[Records from a collection]
◆ ◆ ◆ ◆

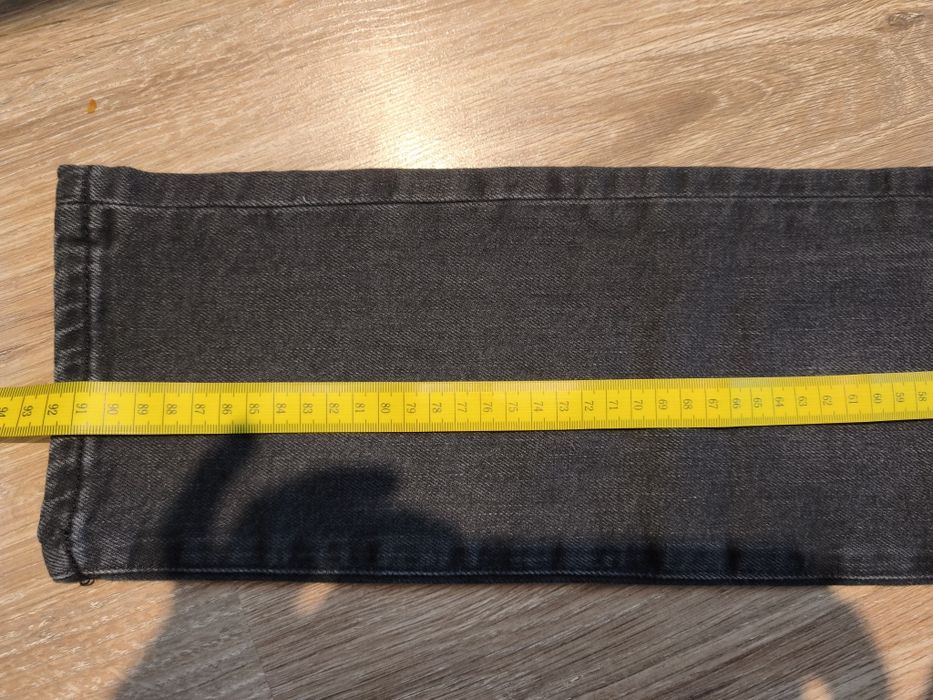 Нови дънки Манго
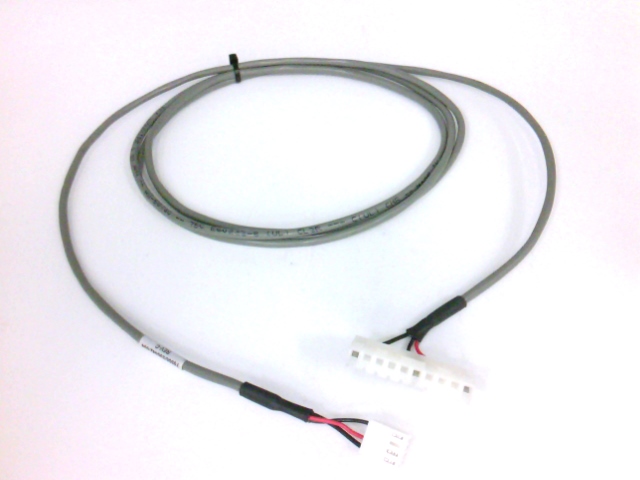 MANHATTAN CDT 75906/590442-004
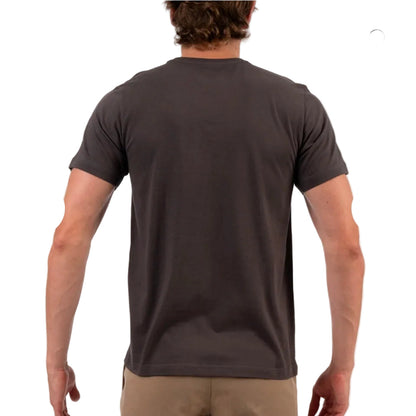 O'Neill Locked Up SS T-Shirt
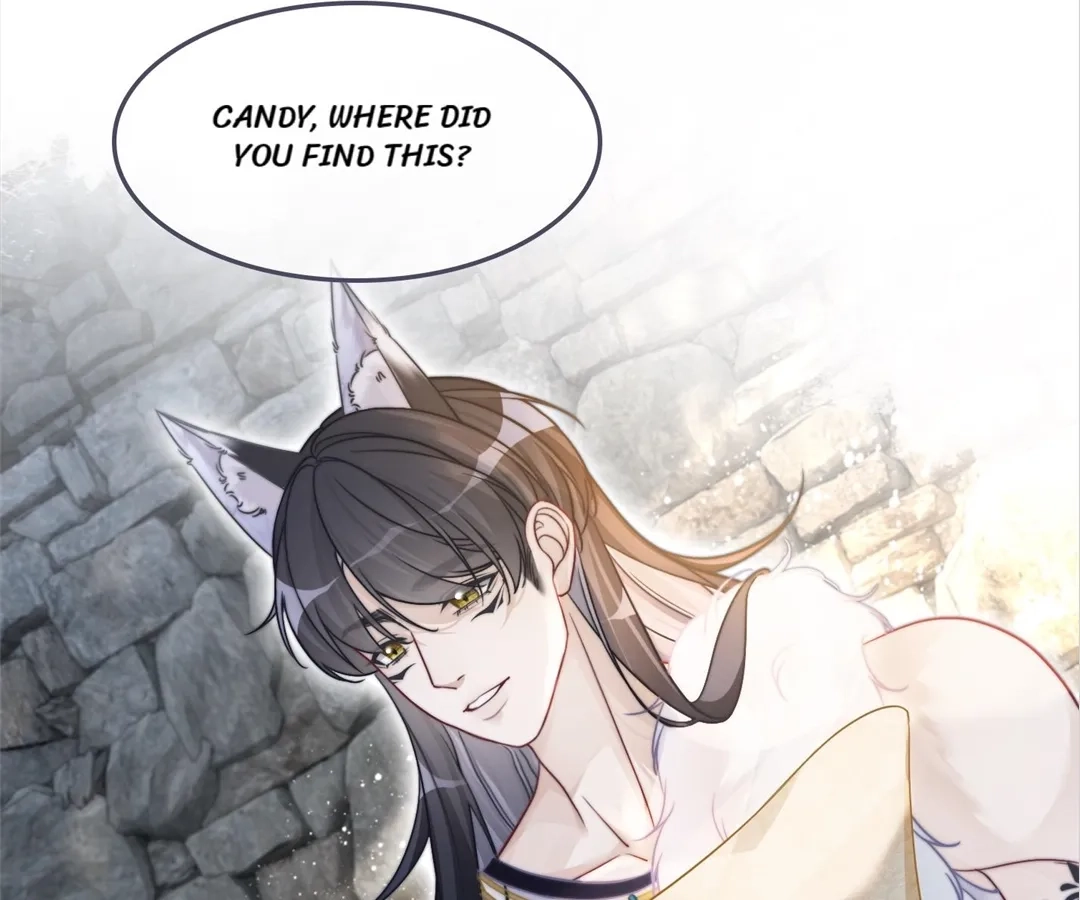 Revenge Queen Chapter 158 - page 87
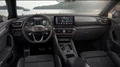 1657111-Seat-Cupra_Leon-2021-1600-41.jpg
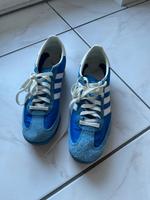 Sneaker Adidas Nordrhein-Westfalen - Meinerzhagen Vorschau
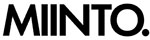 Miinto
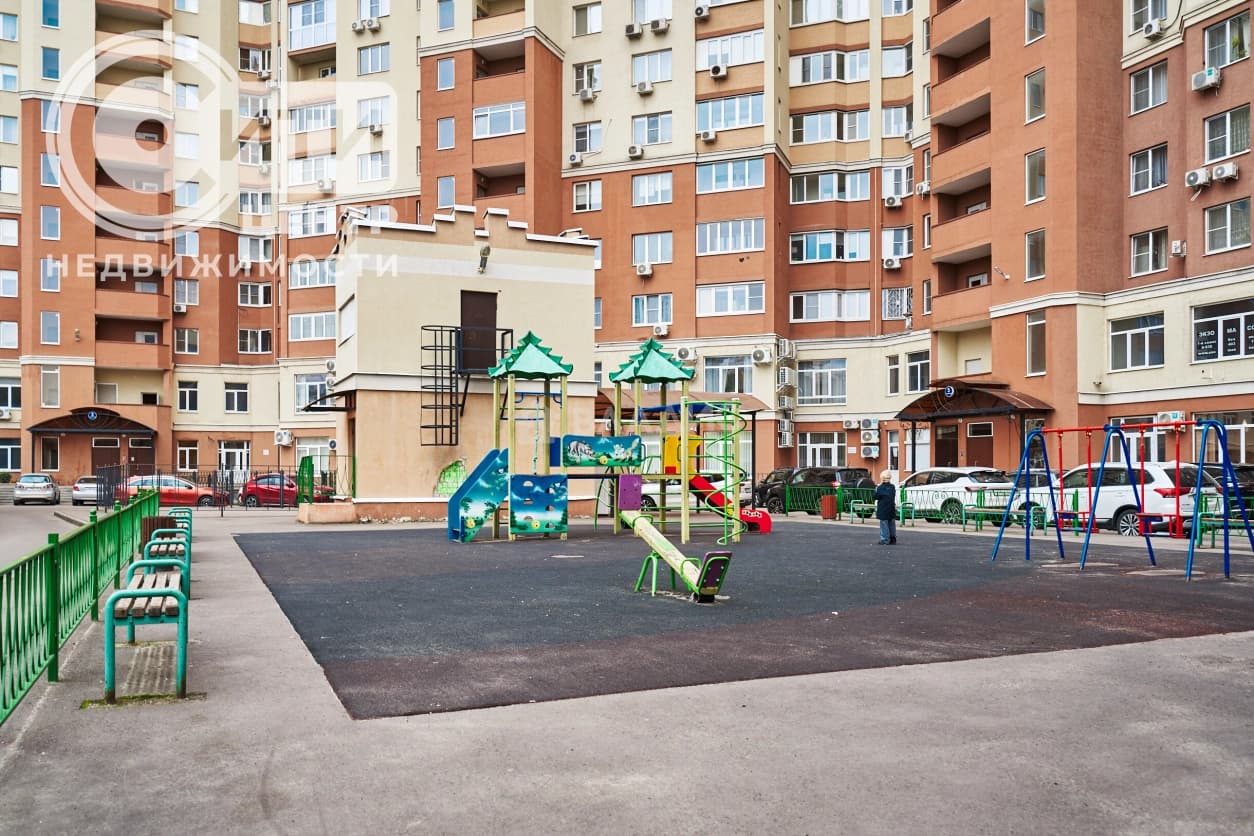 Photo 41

◆ ◆ ◆ ◆

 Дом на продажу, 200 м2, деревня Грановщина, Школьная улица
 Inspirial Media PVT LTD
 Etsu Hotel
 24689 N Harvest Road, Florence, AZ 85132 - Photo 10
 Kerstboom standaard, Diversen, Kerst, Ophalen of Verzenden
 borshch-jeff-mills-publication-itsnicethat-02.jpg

◆ ◆ ◆ ◆

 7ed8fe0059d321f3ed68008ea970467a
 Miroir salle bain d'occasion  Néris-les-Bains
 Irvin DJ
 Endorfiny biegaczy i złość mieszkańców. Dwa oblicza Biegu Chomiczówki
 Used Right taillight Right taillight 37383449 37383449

◆ ◆ ◆ ◆

▶ **Problem to solve**
In the data above, find the line with "Endorfiny biegaczy i" and the line with "Used Right taillight". Retype both, plus every line between them, exactly.

▶ **Written response**
 Endorfiny biegaczy i złość mieszkańców. Dwa oblicza Biegu Chomiczówki
 Used Right taillight Right taillight 37383449 37383449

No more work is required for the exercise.